Several new courses, like energy informatics (10 ECTS) and CFD for energy technology (10 ECTS), will be available from autumn 2024.
Full year in energy technology for master students
The semester programme for master students can be extended to a full year by working on a master thesis (30 ECTS) in the following semester. A prerequisite for writing the master thesis is that you are in the second year of your master studies and that you have successfully passed the course MAS550. The number of students that can be accepted into the full year may be limited by the supervision capacity at the department.
About the courses (modules)
The nearby sea is a place where energy can be harvested from wind, waves, and tidal currents. The course in renewable ocean energy dives deep into these energy forms and the technology for utilising them. Both modelling and experimental methods are used in the course. The latter are applied in our department’s very own 50 m wave and towing tank called MarinLab, where you can learn practically how to use a towing tank; which may even encompass tests on wind energy devices, investigating the stability of floating wind turbines at different wave states.
Students prepare an experiment in Marinlab.

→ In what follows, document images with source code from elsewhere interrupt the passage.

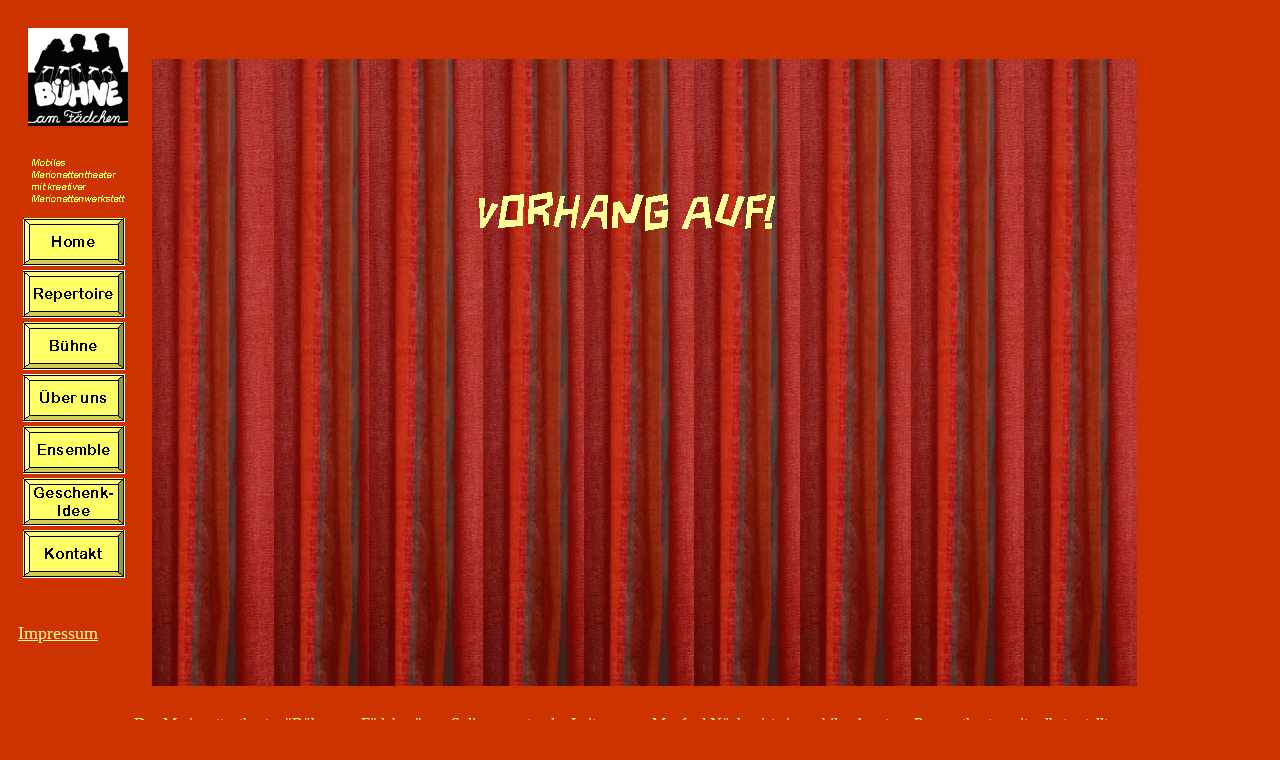

--- FILE ---
content_type: text/html
request_url: http://mobilemarionetten.de/
body_size: 993
content:
<!DOCTYPE html PUBLIC "-//W3C//DTD HTML 4.01//EN" "http://www.w3.org/TR/html4/strict.dtd">
<html>
<head>
  <meta content="text/html; charset=ISO-8859-1"
 http-equiv="content-type">
  <title>mobilemarionetten-startseite</title>
</head>
<body
 style="color: rgb(255, 255, 102); background-color: rgb(204, 51, 0);"
 alink="#000088" link="#0000ff" vlink="#ff0000">
<table style="text-align: left; height: 830px; width: 1135px;"
 border="0" cellpadding="0" cellspacing="0">
  <tbody>
    <tr>
      <td colspan="1" rowspan="3"
 style="vertical-align: top; height: 627px; width: 129px;"><a
 href="index.html"><img
 style="width: 100px; height: 98px;" alt="" src="c24.gif" hspace="20"
 vspace="20"><br>
      <img style="width: 114px; height: 64px;" alt="" src="c25.gif"
 hspace="15"><br>
      </a><a href="S02.html"><img
 style="border: 0px solid ; width: 102px; height: 48px;" alt=""
 src="c01.gif" hspace="15"></a><br>
      <a href="S08.html"><img src="c02.gif" alt=""
 style="border: 0px solid ; width: 102px; height: 48px;" hspace="15"></a><br>
      <a href="S04.html"><img
 style="border: 0px solid ; width: 102px; height: 48px;" alt=""
 src="c03.gif" hspace="15"></a><br>
      <a href="S03.html"><img
 style="border: 0px solid ; width: 102px; height: 48px;" alt=""
 src="c04.gif" hspace="15"></a><br>
      <a href="S05.html"><span style="text-decoration: underline;"><img
 src="c05.gif" alt=""
 style="border: 0px solid ; width: 102px; height: 48px;" hspace="15"></span></a><br>
      <a href="S31.html"><img
 style="border: 0px solid ; width: 102px; height: 48px;" alt=""
 src="c06.gif" hspace="15"></a><br>
      <a href="S06.html"><img
 style="border: 0px solid ; width: 102px; height: 48px;" alt=""
 src="c07.gif" hspace="15"></a><br>
&nbsp; <br>
      <br>
&nbsp;<span style="font-size: 18pt; font-family: Andy;"> </span><a
 style="color: rgb(255, 252, 153);" href="S07.html"><span
 style="font-size: 13.5pt; font-family: &quot;Arial Rounded MT Bold&quot;;">Impressum</span></a><a
 style="color: rgb(255, 252, 153);" href="S07.html"><span
 style="font-size: 13.5pt; font-family: &quot;Arial Rounded MT Bold&quot;;"></span></a>
      </td>
      <td style="vertical-align: top; height: 51px; width: 115px;"><br>
      </td>
      <td style="vertical-align: top; height: 51px; width: 119px;"><br>
      </td>
      <td style="vertical-align: top; height: 51px; width: 262px;"><br>
      </td>
      <td style="vertical-align: top; height: 51px; width: 221px;"><br>
      </td>
      <td style="vertical-align: top; height: 51px; width: 121px;"><br>
      </td>
      <td style="vertical-align: top; height: 51px; width: 125px;"><br>
      </td>
    </tr>
    <tr>
      <td colspan="6" rowspan="1"
 style="vertical-align: top; height: 627px; width: 125px; color: black;"><a
 href="S02.html"><img
 style="border: 0px solid ; width: 985px; height: 627px;" alt=""
 src="b01.gif"></a></td>
    </tr>
    <tr>
    </tr>
    <tr>
      <td colspan="7" rowspan="1"
 style="vertical-align: top; width: 120px; height: 295px;">
      <div style="text-align: center;"><big><br>
&nbsp;&nbsp;&nbsp;&nbsp;&nbsp;&nbsp;&nbsp;&nbsp;&nbsp;&nbsp;&nbsp;&nbsp;&nbsp;&nbsp;&nbsp;&nbsp;&nbsp;&nbsp;&nbsp;&nbsp;
      <small>Das Marionettentheater "Bühne am Fädchen" aus Solingen
unter der Leitung von Manfred Nöcker ist ein mobiles
Amateur-Puppentheater mit selbsterstellten Marionetten.</small></big><br>
      </div>
      <br>
      <br>
      <br>
      <br>
      <br>
      <br>
      </td>
    </tr>
  </tbody>
</table>
<br>
</body>
</html>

Many current activities along the coast of Western Norway are related to hydrogen, both production and use, mainly in the maritime sector as well as the metallurgical industry. As a first, a hydrogen ferry will be put into regular service in early 2023. Plants for production and liquefaction of hydrogen are under development near Bergen with construction expected to start in the near future. The course in hydrogen technology is a thorough introduction to this energy carrier in general, with guest lecturers from the local industry keeping you up to date with the most recent developments in the field related to production, safety, transport and use.
Solar radiation is a relevant source of energy even at 60° North! Learn how to combine passive architectural measures and technologies such as solar cells and solar collectors to supply a building with energy. A central aspect in the solar technology course is how to integrate the harvesting of solar energy into the design of a building and not just connect different devices for providing electricity and heat. Guest lecturers from relevant companies give valuable insight in how to achieve this. A design project gives you the possibility to create a solution for a specific task by working as a team. You can get hands-on experience in our own solar energy lab just outside the main building.
The solar energy laboratory on the southern part of the campus in Bergen.
Natural gas will have a role as an energy carrier during the energy transition towards fossil-carbon-free fuels. Norway has large resources of natural gas and exports most of it to customers abroad. This course teaches you about properties, production, transport, and applications of natural gas as well as biogas. As excess wind and solar energy can be turned into synthetic fuels, your knowledge about natural gas will be valuable when synthetic methane produced from hydrogen and air-captured CO2 can provide a carbon neutral fuel for use with highly efficient gas turbines and other gas engines. Bergen has its own biogas plant where synthetic methane is produced from sewage sludge and organic waste to be used by buses providing public transport in the Bergen area.
Computational fluid dynamics (CFD) is a very useful numerical method within different fields of engineering, like wind and tidal energy, ventilation, heat and mass transfer etc. Building on your necessary prior knowledge in 3D-modelling and fluid mechanics, the course in CFD will give you the methods to be able to apply this tool to a variety of typical engineering challenges connected to fluid flow. CFD can be regarded as a method any mechanical, energy and ocean engineer should know about.